Аленка сначала по обыкновению этих сцен боялась и даже стала избегать и без того редких поездок к тете Маше, но потом привыкла. Вот они садятся пить чай, вот обыкновенный разговор о дяде Пете, вот тетя Маша плачет, а это значит, что можно пойти в зал, включить телевизор и поджидать. Через полчаса взрослые придут и сядут рядом, как ни в чем ни бывало, обсуждать бегающих по экрану шпионов или наряд постаревшей певицы. Нужно только подождать.

Раньше Аленка думала, что если набраться терпения, то можно будет увидеть, как тетя Маша больше не плачет. Как было с котом Мальчиком или новостью о смерти какой-то дальней родственницы дяди Пети. А еще говорят, что время лечит, и вообще, живут же как-то люди после смерти родных. Бабуля, например. Когда умер ее муж, дед Слава, которого Аленка не успела толком узнать и полюбить, все очень горевали, и Бабуля особенно. Они тогда с мамой остались после похорон в ее доме на несколько дней, и Аленка помнит, как распухшая от слез, не старая еще женщина зашла в комнату, где они с мамой готовились ко сну, и огорошила:

– Оксанушка, я совсем замоталась. Девять часов, а я Славке укол так и не поставила. На! – и протянула маме стеклянную ампулу. – Сломай, а то мне чего-то сил не хватает.

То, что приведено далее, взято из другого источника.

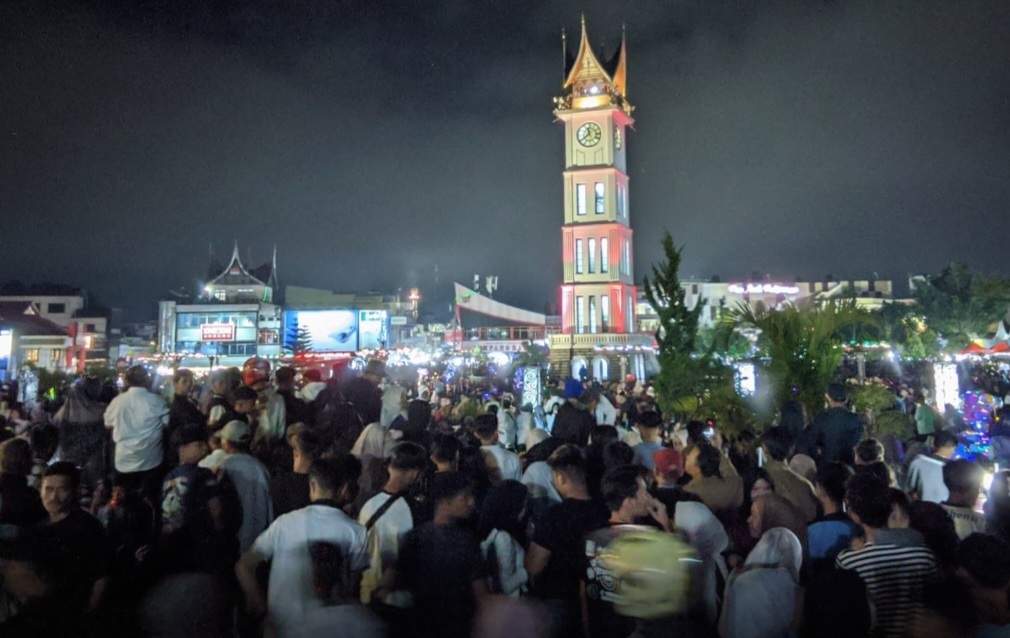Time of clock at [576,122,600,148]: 11:39
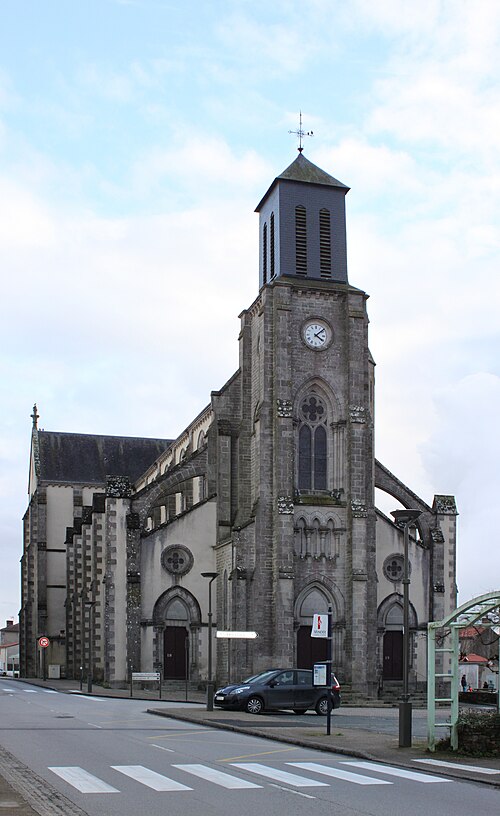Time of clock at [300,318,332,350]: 4:07
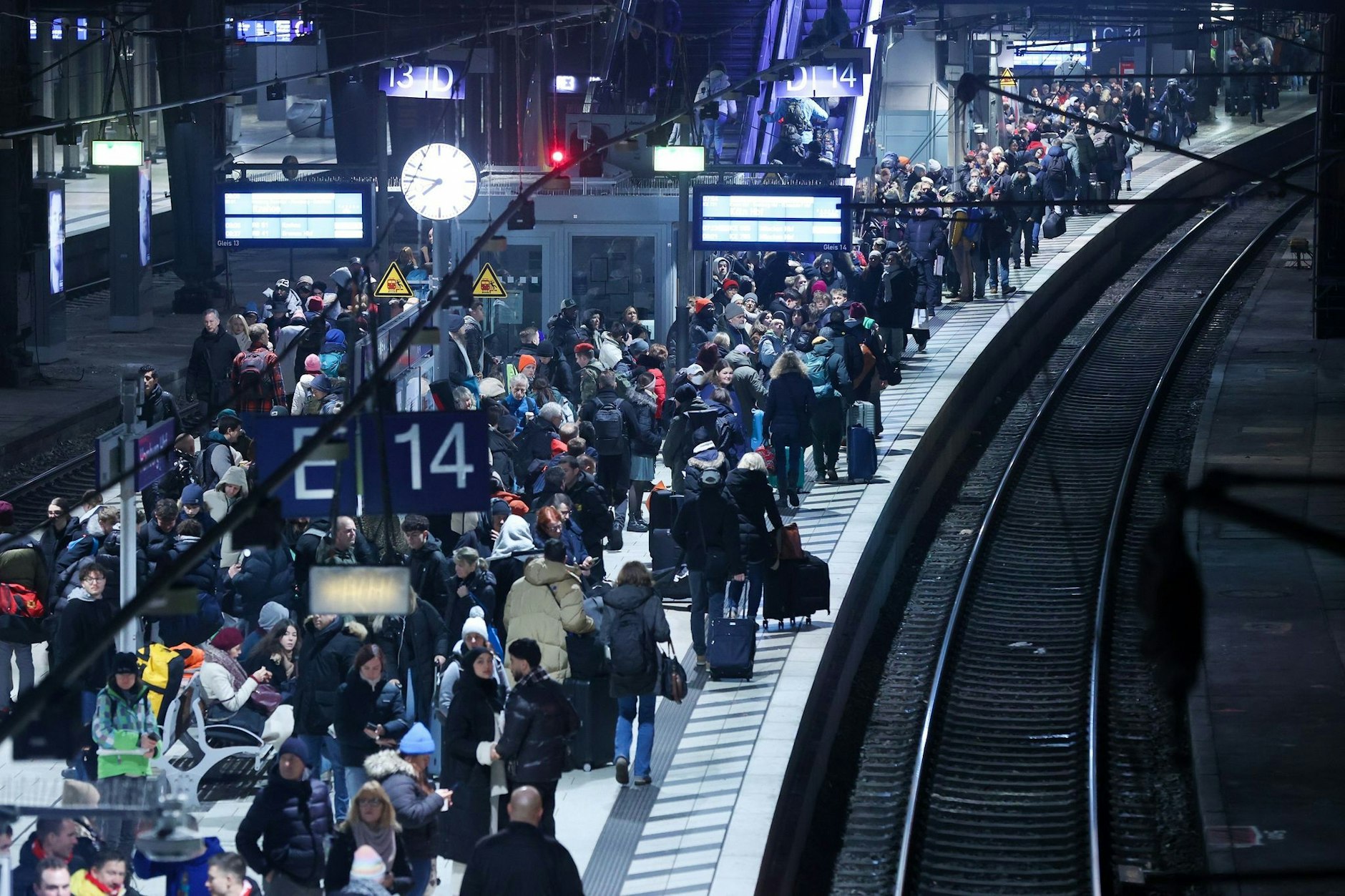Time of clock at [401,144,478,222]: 7:46
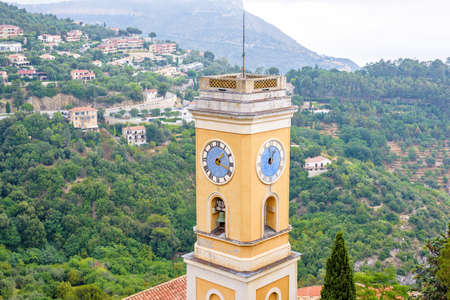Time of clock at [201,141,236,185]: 1:18
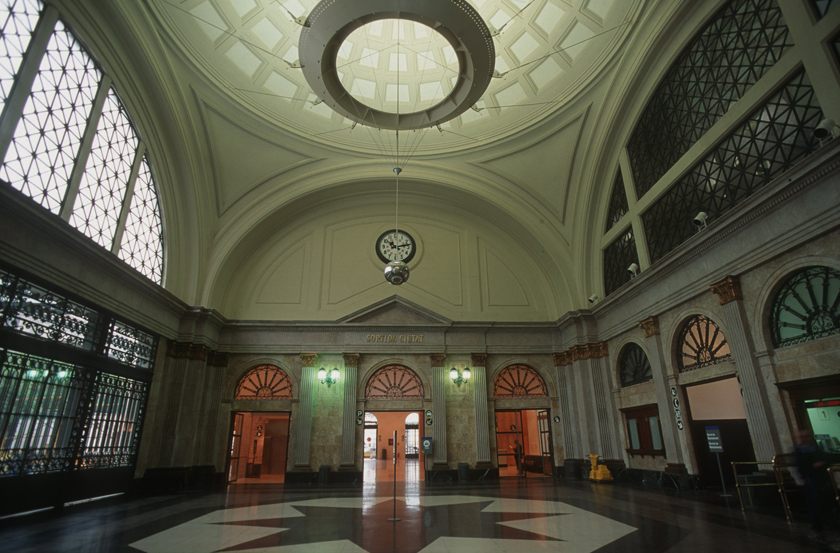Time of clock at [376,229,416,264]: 10:12
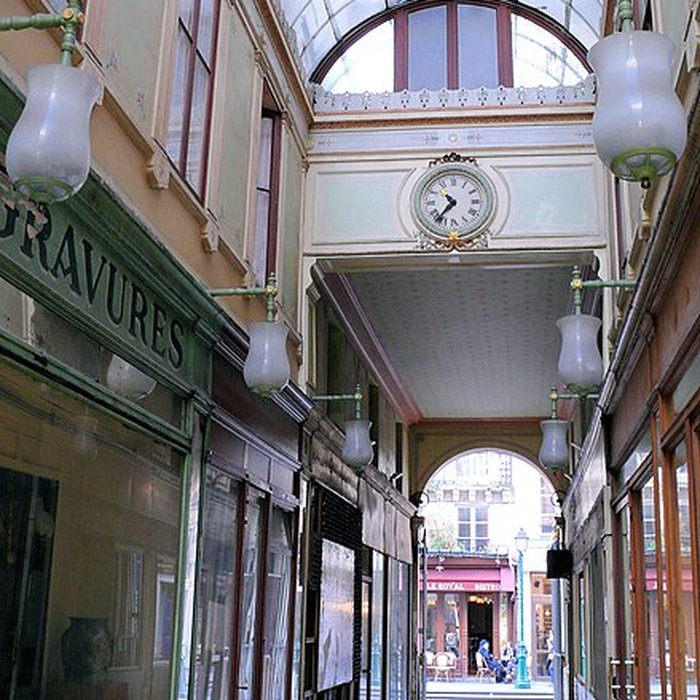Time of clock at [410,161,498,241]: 10:36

Укол в тот вечер в итоге поставили Бабуле, и она сначала все поняла, потом расплакалась, потом успокоилась, а к осени и вовсе стала такой же, как была. Вот и тетя Маша, кажется, должна была оправиться, но прошло четыре года, а ничего так и не изменилось. Поэтому, наверное, никто не удивился первой госпитализации, а затем и второй. Плохо и грустно было только, что после того звонка тети Милы мама запретила Аленке связываться с Марфой Дмитриевной. И мысль эта шальная: заявиться с Эдиком в психушку, преодолев тревогу перед встречей с его матерью и всем тем, что вообще можно было увидеть там, в месте страшном самом по себе, – мысль эта возникла у нее наперекор материнскому запрету. Поэтому уточнить, в какой именно больнице лежит тетя Маша и лежит ли она там до сих пор, Аленка не могла. И теперь, назвав фамилию, она не ожидала услышать ничего обнадеживающего, но колбасница вытерла губы рукавом халата и ответила:

– А! Так это наша Маша! В четвертой она, у окна слева.